That's not perfect, but it's not terrible either. And since OpenAI is available to the public, I assume there are more proprietary AI models out there that can do an even better job.

My colleagues are worried about what this means for open book law school exams (students can enter the prompt and have a decent answer spat back out). But I'm not worried about having to adjust my exams (I don't use short answer prompts anyway). I'm worried about what this means for needing human lawyers. Not quite yet, but we're getting there.

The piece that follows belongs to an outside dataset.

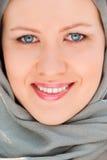 близкий счастливый мусульманский портрет вверх по женщине Стоковое Изображение RF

All of this, in turn, brought to mind two articles by Kevin Drum on the issue of AI development. The first made the point that once it comes into full bloom AI will not just be better than humans at some jobs, it will be better than humans at all jobs. This is not a problem that is limited to "unskilled labor" or jobs that require physical strength, deep precision, or even intense calculation. Everything -- art, storytelling, judging, stock trading, medicine -- will be done better by a robot. We're all expendable.

Article number two compared the pace of AI development to filling up Lake Michigan with water, where every 18 months you double the amount of water you can add (so first one fluid ounce, then eighteen months later two fluid ounces, then in eighteen more months four fluid ounces, and so on). Both "Lake Michigan" and "18 months" weren't chosen at random -- the former's size in fluid ounces is roughly akin to the computing power of the human brain (measured in calculations/second), and the latter reflects Moore's Law, the idea that computing power doubles every 18 months.

What was striking about the Lake Michigan metaphor is that, if you added water at that pace, for a long time it will look as if nothing is happening ... and then all of the sudden, you'll finish. There's a wonderful GIF image in the article that illustrates this vividly, but the text works too. 

Suppose it’s 1940 and Lake Michigan has (somehow) been emptied. Your job is to fill it up using the following rule: To start off, you can add one fluid ounce of water to the lake bed. Eighteen months later, you can add two. In another 18 months, you can add four ounces. And so on. Obviously this is going to take a while.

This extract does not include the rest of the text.